Try it:
Every record must be copied exactly, from first line to last.

.....

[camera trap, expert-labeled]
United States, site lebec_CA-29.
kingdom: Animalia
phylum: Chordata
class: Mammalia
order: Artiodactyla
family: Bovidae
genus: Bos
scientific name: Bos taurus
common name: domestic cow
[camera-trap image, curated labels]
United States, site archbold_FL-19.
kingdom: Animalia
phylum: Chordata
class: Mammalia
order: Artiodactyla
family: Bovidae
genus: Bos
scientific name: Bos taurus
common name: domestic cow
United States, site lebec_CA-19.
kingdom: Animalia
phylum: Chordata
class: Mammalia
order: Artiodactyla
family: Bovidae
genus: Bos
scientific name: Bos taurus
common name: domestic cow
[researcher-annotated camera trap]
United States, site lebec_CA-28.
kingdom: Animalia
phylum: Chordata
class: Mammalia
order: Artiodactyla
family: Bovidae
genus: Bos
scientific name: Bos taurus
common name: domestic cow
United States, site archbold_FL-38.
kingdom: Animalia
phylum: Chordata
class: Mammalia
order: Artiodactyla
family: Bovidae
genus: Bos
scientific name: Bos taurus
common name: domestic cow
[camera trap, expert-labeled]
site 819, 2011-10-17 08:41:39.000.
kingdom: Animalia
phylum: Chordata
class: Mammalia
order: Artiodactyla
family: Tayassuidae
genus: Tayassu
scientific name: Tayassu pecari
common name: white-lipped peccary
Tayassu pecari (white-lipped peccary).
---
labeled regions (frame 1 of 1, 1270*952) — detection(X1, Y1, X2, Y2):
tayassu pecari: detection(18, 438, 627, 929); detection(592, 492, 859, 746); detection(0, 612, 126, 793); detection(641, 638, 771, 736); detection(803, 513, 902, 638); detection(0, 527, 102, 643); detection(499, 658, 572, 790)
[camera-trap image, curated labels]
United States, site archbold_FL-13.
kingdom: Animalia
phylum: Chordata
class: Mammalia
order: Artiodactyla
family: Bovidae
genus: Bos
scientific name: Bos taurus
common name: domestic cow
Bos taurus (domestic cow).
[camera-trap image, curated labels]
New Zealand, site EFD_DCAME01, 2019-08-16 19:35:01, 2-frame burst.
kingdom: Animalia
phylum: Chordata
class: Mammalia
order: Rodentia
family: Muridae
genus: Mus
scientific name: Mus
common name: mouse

.....

Output below:
[camera trap, expert-labeled]
United States, site lebec_CA-29.
kingdom: Animalia
phylum: Chordata
class: Mammalia
order: Artiodactyla
family: Bovidae
genus: Bos
scientific name: Bos taurus
common name: domestic cow
[camera-trap image, curated labels]
United States, site archbold_FL-19.
kingdom: Animalia
phylum: Chordata
class: Mammalia
order: Artiodactyla
family: Bovidae
genus: Bos
scientific name: Bos taurus
common name: domestic cow
United States, site lebec_CA-19.
kingdom: Animalia
phylum: Chordata
class: Mammalia
order: Artiodactyla
family: Bovidae
genus: Bos
scientific name: Bos taurus
common name: domestic cow
[researcher-annotated camera trap]
United States, site lebec_CA-28.
kingdom: Animalia
phylum: Chordata
class: Mammalia
order: Artiodactyla
family: Bovidae
genus: Bos
scientific name: Bos taurus
common name: domestic cow
United States, site archbold_FL-38.
kingdom: Animalia
phylum: Chordata
class: Mammalia
order: Artiodactyla
family: Bovidae
genus: Bos
scientific name: Bos taurus
common name: domestic cow
[camera trap, expert-labeled]
site 819, 2011-10-17 08:41:39.000.
kingdom: Animalia
phylum: Chordata
class: Mammalia
order: Artiodactyla
family: Tayassuidae
genus: Tayassu
scientific name: Tayassu pecari
common name: white-lipped peccary
Tayassu pecari (white-lipped peccary).
---
labeled regions (frame 1 of 1, 1270*952) — detection(X1, Y1, X2, Y2):
tayassu pecari: detection(18, 438, 627, 929); detection(592, 492, 859, 746); detection(0, 612, 126, 793); detection(641, 638, 771, 736); detection(803, 513, 902, 638); detection(0, 527, 102, 643); detection(499, 658, 572, 790)
[camera-trap image, curated labels]
United States, site archbold_FL-13.
kingdom: Animalia
phylum: Chordata
class: Mammalia
order: Artiodactyla
family: Bovidae
genus: Bos
scientific name: Bos taurus
common name: domestic cow
Bos taurus (domestic cow).
[camera-trap image, curated labels]
New Zealand, site EFD_DCAME01, 2019-08-16 19:35:01, 2-frame burst.
kingdom: Animalia
phylum: Chordata
class: Mammalia
order: Rodentia
family: Muridae
genus: Mus
scientific name: Mus
common name: mouse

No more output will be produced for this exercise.